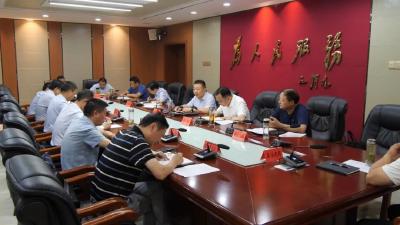 陈栋专题督办重点项目，要求精准破解难题，以看得见的效果推进项目建设再提速 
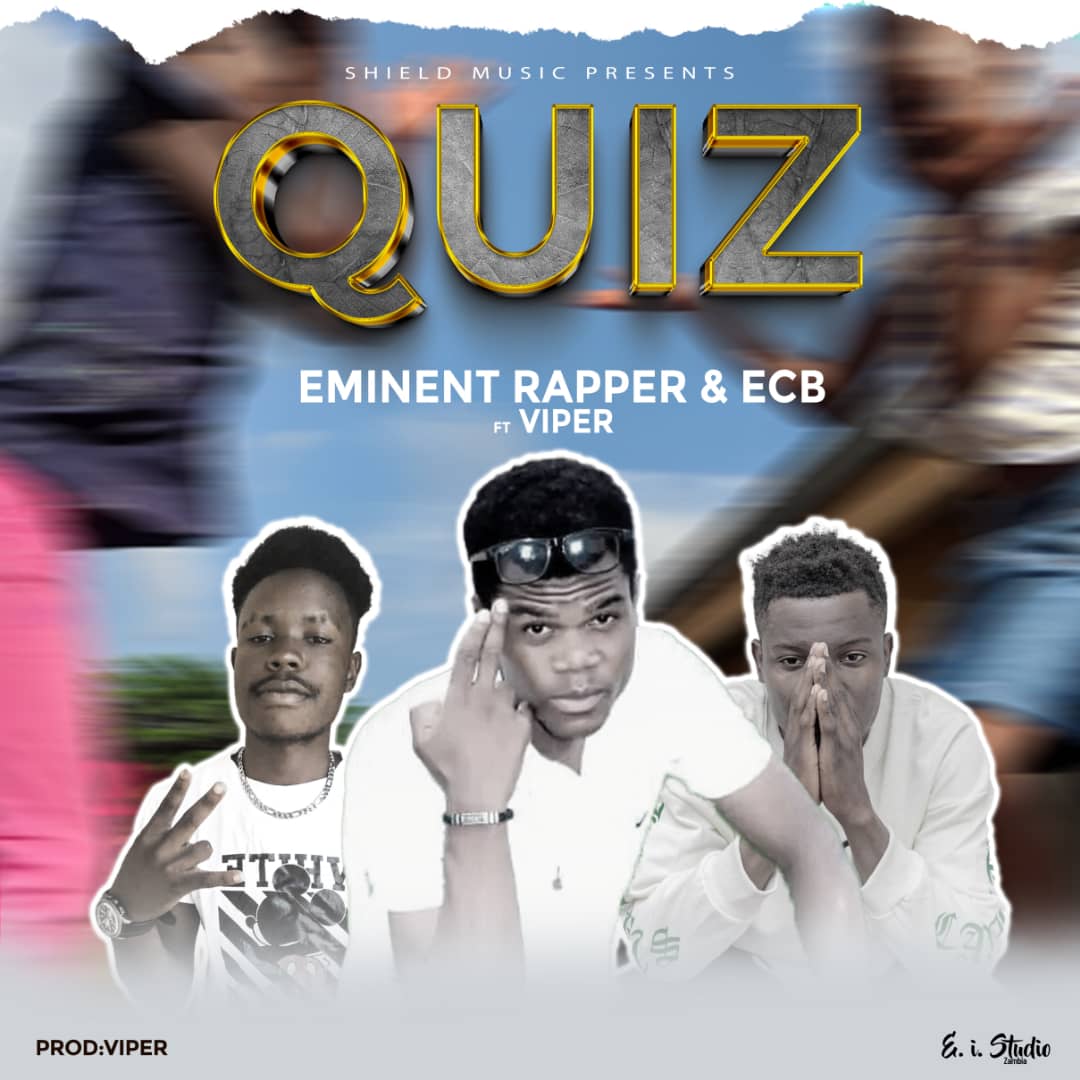 Shield Music Ft Viper - Quiz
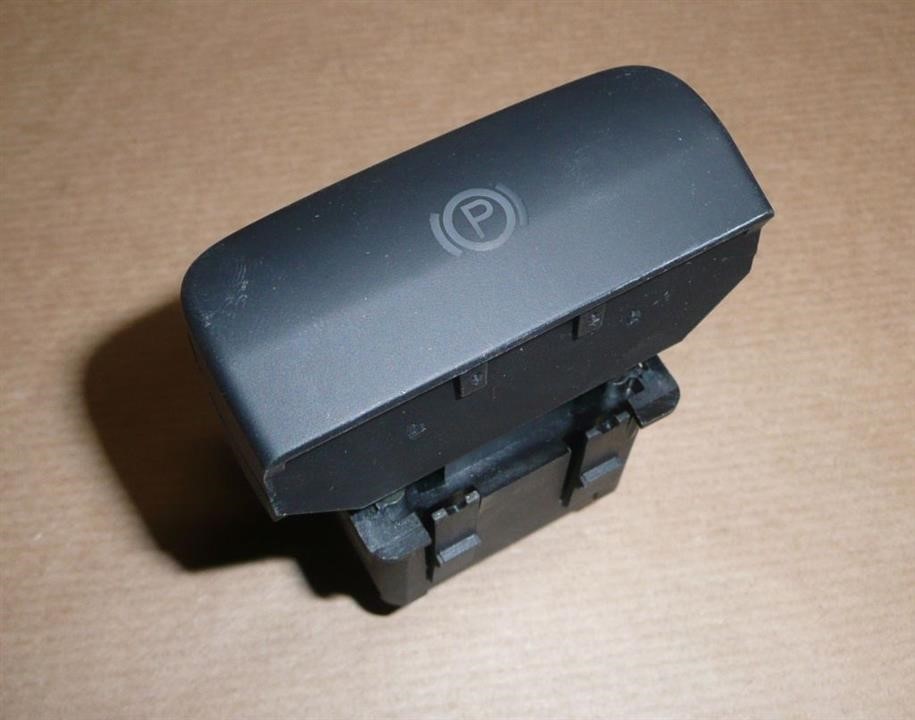 Citroen/Peugeot Parking brake lever button – price 412 PLN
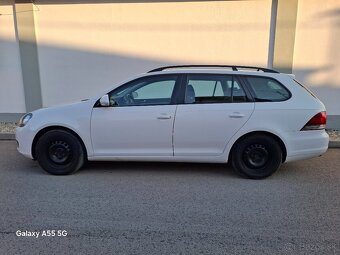 Vw volkswagen golf 6 1,6tdi - 5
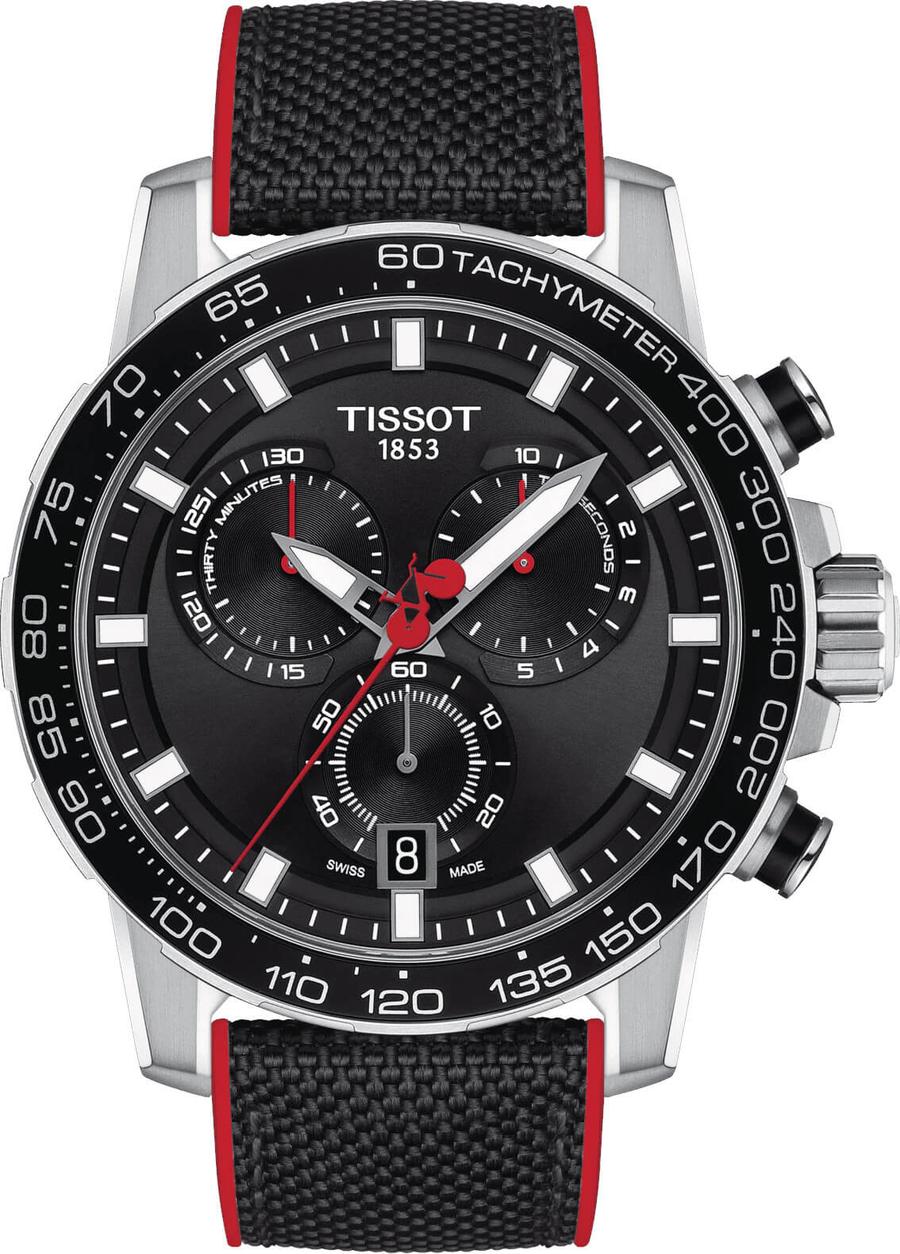 Tissot Supersport Chrono Vuelta T125.617.17.051.01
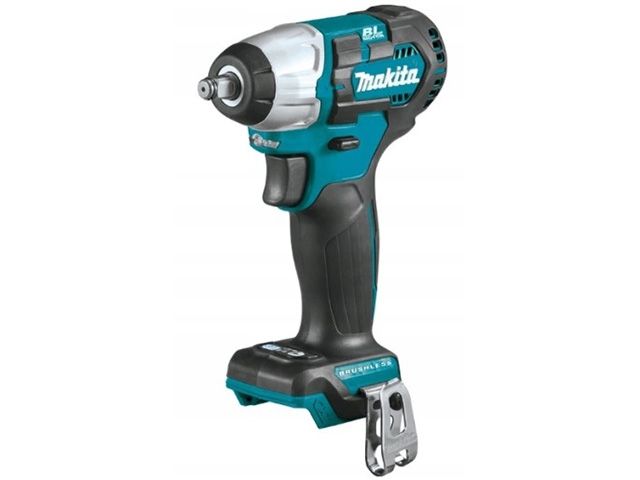аккум. ударный гайковерт makita cxt tw 160 dz в кор. (12.0 в, без аккумулятора и зу, посадочн. квадрат 3/8 ", 160 нм, вес 1.0 кг) tw160dz от BTSprom.by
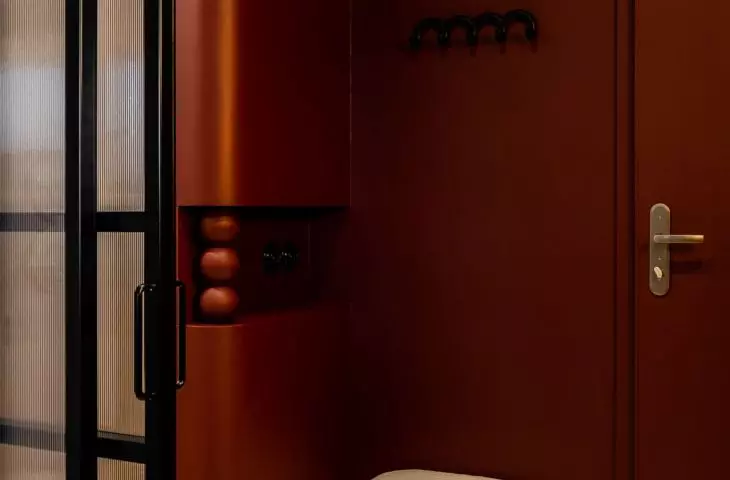 Single-family apartment in Krakow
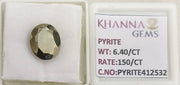 6.40/ CT GOLDEN PYRITE (150)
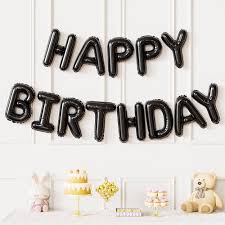 birtday name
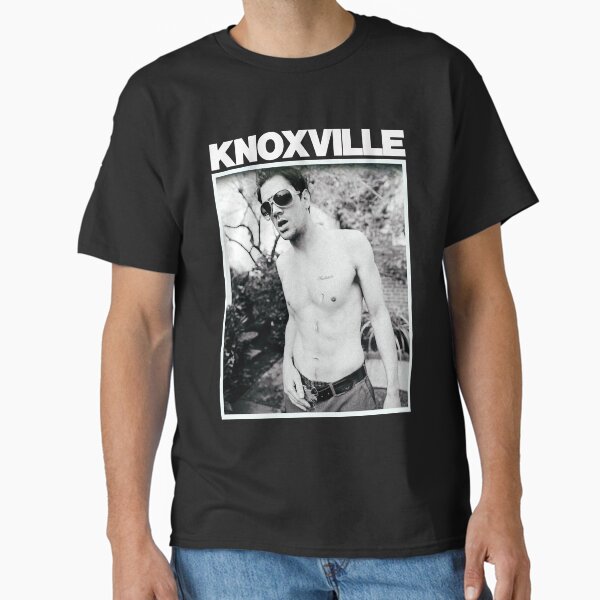 Johnny Knoxville Classic Classic T-Shirt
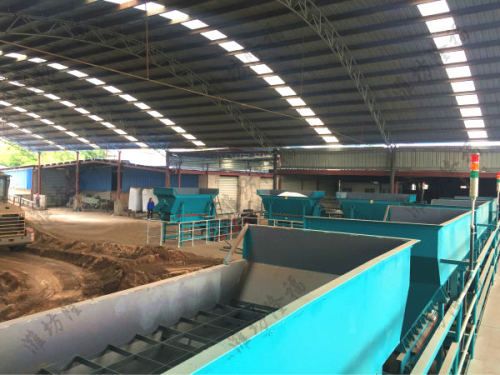 5万吨秸秆(蘑菇渣)基质(育苗土)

*Exercise directions*:
Every entry above needs to be duplicated exactly, without its images.

*Response to the exercise*:
 陈栋专题督办重点项目，要求精准破解难题，以看得见的效果推进项目建设再提速 
 Shield Music Ft Viper - Quiz
 Citroen/Peugeot Parking brake lever button – price 412 PLN
 Vw volkswagen golf 6 1,6tdi - 5
 Tissot Supersport Chrono Vuelta T125.617.17.051.01
аккум. ударный гайковерт makita cxt tw 160 dz в кор. (12.0 в, без аккумулятора и зу, посадочн. квадрат 3/8 ", 160 нм, вес 1.0 кг) tw160dz от BTSprom.by
 Single-family apartment in Krakow
 6.40/ CT GOLDEN PYRITE (150)
 birtday name
 Johnny Knoxville Classic Classic T-Shirt
 5万吨秸秆(蘑菇渣)基质(育苗土)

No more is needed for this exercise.